Over the next few months, media access was again opened up, only to be followed by U-turns and further paralysis. And when the Saudi-led coalition did grant access, it was only under certain, excruciating conditions.

As well as a press visa granted by the opposition authorities in the capital, from February this year, journalists have required a second visa granted by the Saudi-backed government in Aden.

It felt impossible. Why would they give press visas for journalists to visit opposition territory? The doubts were proved correct when trying to convince Hadi government officials to issue press access. The consular envoy in Cairo refused. A call to their team in London resulted in another “no”. 

This meant applying to the authorities in Aden for secondary visas for the tenacious journalists who hadn’t already been put off by the cost and access hurdles. One example of the petty requirements imposed was that a journalist’s visa could not be on paper: it had to be stamped into his or her passport. Of course, that added a week to the whole affair.

After months of media blockade, journalists were finally able to access Yemen again between March and May this year. At present, members of the media are officially allowed to travel on the UN flights. But how many more times journalists will be refused entry remains unknown. Not all crews will have the resources to make alternative arrangements to enter Yemen.

The New Statesman interviewed one French documentary producer who has reported from Yemen twice but who has not been able to access the country since 2015, despite multiple attempts.

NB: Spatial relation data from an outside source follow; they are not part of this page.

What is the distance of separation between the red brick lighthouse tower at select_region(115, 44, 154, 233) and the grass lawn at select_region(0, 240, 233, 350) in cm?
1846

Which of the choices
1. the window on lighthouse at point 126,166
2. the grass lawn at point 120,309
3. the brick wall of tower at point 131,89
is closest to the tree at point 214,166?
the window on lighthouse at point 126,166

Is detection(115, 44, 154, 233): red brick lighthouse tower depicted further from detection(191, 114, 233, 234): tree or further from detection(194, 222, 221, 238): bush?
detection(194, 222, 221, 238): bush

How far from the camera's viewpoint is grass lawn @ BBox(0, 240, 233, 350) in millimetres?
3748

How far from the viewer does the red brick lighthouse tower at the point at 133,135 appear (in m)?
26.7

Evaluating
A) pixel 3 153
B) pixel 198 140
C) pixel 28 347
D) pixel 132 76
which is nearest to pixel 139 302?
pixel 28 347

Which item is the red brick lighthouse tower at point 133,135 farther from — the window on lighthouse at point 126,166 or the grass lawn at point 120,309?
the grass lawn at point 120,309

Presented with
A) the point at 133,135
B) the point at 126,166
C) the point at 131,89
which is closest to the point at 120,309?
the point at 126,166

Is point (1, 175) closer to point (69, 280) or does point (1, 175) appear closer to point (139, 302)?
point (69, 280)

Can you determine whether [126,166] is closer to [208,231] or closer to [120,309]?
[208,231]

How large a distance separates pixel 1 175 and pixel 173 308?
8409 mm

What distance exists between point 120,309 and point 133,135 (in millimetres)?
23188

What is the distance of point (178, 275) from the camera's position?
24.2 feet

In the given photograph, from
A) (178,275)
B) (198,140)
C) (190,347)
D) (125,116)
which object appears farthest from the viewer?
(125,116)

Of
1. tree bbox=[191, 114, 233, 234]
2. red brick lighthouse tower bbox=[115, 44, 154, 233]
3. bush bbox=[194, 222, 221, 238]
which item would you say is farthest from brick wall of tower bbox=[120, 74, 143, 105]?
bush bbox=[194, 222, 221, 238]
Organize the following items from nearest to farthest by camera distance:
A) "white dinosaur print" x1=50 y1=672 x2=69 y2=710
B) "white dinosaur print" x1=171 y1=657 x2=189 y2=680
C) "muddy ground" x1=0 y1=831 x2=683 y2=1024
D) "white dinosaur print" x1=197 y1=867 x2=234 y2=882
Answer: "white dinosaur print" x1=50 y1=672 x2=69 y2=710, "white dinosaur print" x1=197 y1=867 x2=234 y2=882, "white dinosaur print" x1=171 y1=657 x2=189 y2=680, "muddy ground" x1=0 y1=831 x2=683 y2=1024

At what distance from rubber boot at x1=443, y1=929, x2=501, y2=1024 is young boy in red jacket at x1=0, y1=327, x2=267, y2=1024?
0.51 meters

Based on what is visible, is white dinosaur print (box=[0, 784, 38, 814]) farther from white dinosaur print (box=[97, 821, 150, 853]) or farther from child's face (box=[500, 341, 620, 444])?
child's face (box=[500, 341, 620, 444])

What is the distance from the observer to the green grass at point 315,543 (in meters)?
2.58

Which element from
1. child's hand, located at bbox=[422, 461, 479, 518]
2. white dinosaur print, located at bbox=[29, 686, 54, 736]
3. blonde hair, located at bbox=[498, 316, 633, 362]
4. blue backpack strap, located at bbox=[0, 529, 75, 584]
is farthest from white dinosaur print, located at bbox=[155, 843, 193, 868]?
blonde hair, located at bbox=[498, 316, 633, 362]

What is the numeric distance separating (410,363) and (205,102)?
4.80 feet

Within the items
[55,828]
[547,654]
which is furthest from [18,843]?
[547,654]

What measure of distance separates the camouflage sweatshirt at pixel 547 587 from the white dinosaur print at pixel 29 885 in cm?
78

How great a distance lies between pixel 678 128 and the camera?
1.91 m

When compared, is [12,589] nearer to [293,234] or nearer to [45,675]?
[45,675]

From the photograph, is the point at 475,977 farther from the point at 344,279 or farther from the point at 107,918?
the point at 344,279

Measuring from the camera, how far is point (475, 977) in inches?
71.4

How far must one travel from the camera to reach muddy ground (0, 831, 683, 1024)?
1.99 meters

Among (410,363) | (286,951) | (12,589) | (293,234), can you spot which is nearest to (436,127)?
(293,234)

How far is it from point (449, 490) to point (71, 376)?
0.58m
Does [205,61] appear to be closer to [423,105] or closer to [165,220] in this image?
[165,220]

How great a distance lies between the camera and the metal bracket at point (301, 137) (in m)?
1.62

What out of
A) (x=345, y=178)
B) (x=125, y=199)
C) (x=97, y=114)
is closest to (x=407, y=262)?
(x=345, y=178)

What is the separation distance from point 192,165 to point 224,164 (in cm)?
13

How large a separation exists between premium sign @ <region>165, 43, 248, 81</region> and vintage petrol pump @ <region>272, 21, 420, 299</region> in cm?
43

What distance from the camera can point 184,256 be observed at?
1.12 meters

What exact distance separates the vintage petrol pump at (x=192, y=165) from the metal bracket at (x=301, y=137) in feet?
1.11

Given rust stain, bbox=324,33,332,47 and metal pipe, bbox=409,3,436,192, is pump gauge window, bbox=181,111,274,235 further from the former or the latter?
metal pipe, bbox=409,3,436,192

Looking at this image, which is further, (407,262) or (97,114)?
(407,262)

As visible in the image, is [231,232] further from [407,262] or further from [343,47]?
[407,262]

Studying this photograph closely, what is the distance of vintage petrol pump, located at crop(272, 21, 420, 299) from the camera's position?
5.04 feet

Upon each refusal, the Saudi-led coalition told the journalist, “to take commercial flights – which didn’t exist…” he explained, requesting anonymity. “Saudi Arabia and its coalition are doing everything they can to discourage journalists as well as organisations like Human Rights Watch and Amnesty International.”

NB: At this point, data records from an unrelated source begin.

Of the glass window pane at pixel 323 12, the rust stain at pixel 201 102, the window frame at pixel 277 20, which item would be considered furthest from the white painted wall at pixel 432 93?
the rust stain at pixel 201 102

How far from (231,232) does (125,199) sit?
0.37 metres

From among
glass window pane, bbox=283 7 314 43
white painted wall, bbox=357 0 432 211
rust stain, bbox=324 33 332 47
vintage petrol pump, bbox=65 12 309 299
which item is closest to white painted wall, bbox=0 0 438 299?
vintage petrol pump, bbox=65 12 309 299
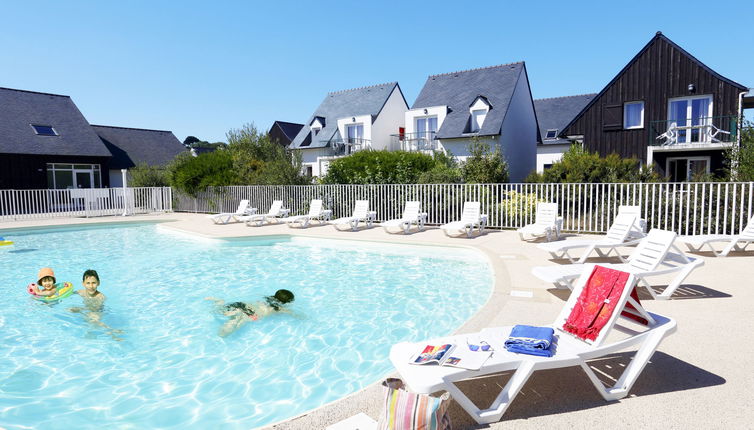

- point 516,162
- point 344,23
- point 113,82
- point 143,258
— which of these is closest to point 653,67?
point 516,162

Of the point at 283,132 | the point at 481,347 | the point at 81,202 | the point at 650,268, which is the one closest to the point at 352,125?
the point at 283,132

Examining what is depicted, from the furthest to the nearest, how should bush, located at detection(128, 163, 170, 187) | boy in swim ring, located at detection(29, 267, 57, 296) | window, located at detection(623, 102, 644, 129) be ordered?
1. bush, located at detection(128, 163, 170, 187)
2. window, located at detection(623, 102, 644, 129)
3. boy in swim ring, located at detection(29, 267, 57, 296)

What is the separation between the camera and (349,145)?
2914cm

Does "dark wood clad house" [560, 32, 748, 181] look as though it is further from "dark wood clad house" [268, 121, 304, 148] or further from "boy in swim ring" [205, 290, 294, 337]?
"dark wood clad house" [268, 121, 304, 148]

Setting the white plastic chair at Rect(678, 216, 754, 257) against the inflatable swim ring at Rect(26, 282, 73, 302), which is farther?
the white plastic chair at Rect(678, 216, 754, 257)

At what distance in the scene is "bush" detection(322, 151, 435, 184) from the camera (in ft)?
56.5

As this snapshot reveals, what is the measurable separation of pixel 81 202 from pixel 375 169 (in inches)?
620

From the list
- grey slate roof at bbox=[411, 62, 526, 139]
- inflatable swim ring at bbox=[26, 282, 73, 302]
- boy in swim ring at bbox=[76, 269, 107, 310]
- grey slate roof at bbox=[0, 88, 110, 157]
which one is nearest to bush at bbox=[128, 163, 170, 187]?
grey slate roof at bbox=[0, 88, 110, 157]

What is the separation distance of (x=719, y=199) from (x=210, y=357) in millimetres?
11582

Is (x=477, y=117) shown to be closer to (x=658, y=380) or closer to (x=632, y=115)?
(x=632, y=115)

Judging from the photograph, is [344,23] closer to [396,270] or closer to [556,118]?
[396,270]

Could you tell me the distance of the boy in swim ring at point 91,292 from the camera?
676cm

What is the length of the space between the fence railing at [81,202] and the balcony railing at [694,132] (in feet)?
79.2

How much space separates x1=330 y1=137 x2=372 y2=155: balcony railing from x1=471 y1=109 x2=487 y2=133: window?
690 cm
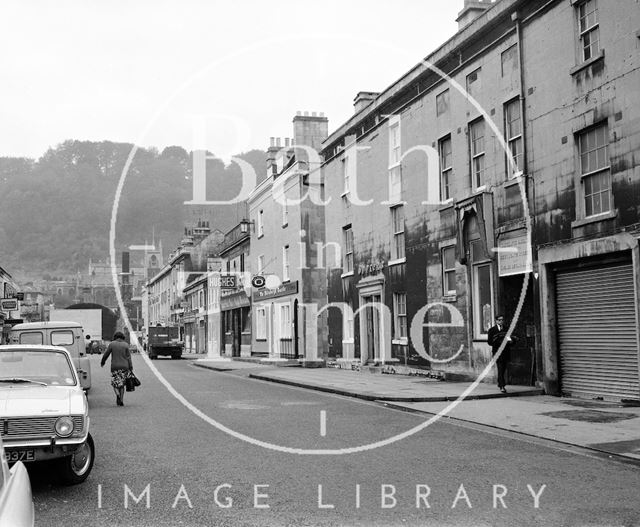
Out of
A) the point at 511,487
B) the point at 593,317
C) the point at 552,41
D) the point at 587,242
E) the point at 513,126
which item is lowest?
the point at 511,487

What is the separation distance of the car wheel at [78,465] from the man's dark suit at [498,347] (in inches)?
420

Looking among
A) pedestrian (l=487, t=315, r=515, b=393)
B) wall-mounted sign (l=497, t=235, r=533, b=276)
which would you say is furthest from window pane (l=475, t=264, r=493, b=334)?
pedestrian (l=487, t=315, r=515, b=393)

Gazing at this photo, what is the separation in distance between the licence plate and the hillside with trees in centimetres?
3543

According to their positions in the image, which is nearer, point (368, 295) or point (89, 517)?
point (89, 517)

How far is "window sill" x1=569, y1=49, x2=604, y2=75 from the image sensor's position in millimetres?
14734

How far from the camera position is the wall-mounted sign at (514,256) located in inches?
679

He said that blocking media access was part of the Saudi-led coalition’s strategy to “bring [Yemen] to its knees in an atmosphere of silence and indifference.”

Access is not the only problem. Reporting in Yemen carries great risks. The British Foreign Office warns of a “very high threat of kidnap and unlawful detention from militia groups, armed tribes, criminals and terrorists”. It specifically mentions journalists as a group that could be targeted.

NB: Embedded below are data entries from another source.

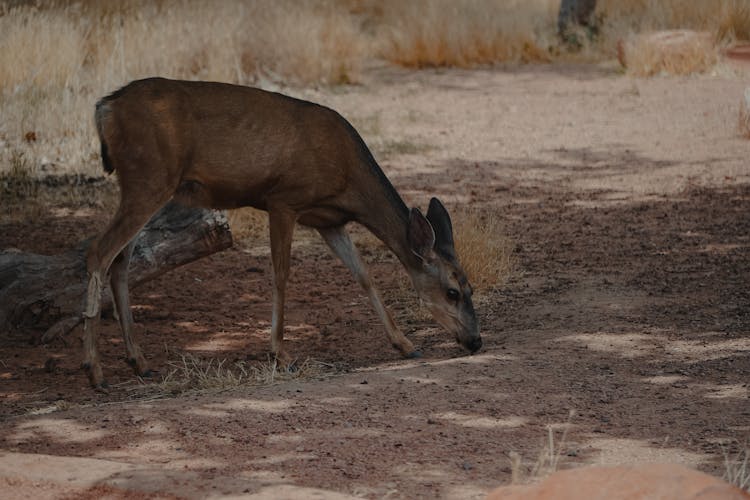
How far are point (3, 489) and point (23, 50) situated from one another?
10.1 m

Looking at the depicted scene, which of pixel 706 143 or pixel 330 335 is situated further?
A: pixel 706 143

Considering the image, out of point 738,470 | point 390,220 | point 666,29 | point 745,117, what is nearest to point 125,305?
point 390,220

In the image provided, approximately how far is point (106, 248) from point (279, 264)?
47.5 inches

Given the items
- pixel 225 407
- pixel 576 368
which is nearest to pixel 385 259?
pixel 576 368

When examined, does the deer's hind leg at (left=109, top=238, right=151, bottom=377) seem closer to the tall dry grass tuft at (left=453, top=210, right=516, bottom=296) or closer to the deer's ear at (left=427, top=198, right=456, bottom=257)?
the deer's ear at (left=427, top=198, right=456, bottom=257)

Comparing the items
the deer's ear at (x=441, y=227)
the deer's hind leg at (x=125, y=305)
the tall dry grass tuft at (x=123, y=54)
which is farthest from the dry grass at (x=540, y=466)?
the tall dry grass tuft at (x=123, y=54)

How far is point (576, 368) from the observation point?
23.3ft

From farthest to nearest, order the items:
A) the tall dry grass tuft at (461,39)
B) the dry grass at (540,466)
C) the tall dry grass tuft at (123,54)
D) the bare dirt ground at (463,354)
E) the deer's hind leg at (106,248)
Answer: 1. the tall dry grass tuft at (461,39)
2. the tall dry grass tuft at (123,54)
3. the deer's hind leg at (106,248)
4. the bare dirt ground at (463,354)
5. the dry grass at (540,466)

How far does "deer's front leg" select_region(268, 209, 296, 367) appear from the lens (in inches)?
307

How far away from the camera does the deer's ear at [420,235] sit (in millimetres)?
7723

Editors are increasingly nervous about sending journalists into war zones where kidnap is a significant danger. The editorial green light for arranging assignments to Yemen is – understandably – ever harder to obtain.

Although they are willing to work with recognised press teams, the Houthis and Saleh loyalists have also been known to be suspicious of journalists.

“Even before the Saudis banned access to Yemen, it is important to remember that Yemen is one of the most difficult countries for journalists to access,” added the anonymous journalist.

The amount of press attention dedicated to Yemen simply does not reflect the extent of country’s suffering and political turmoil. Journalists’ rights groups, international organisations and governments need to step up pressure on Saudi Arabia to ease media access to the country.

The coalition last month proposed that the UN take control of Sana’a airport, which it refused. Whoever runs it, the hub must be opened, so that journalists can get in, and Yemenis desperately needing medical treatment abroad can get out.

Failing this, coupled with the extreme risks and costs of reporting, the world will never see the graves of 10,000 people. Yemenis will continue to die starving and invisible, in destroyed homes.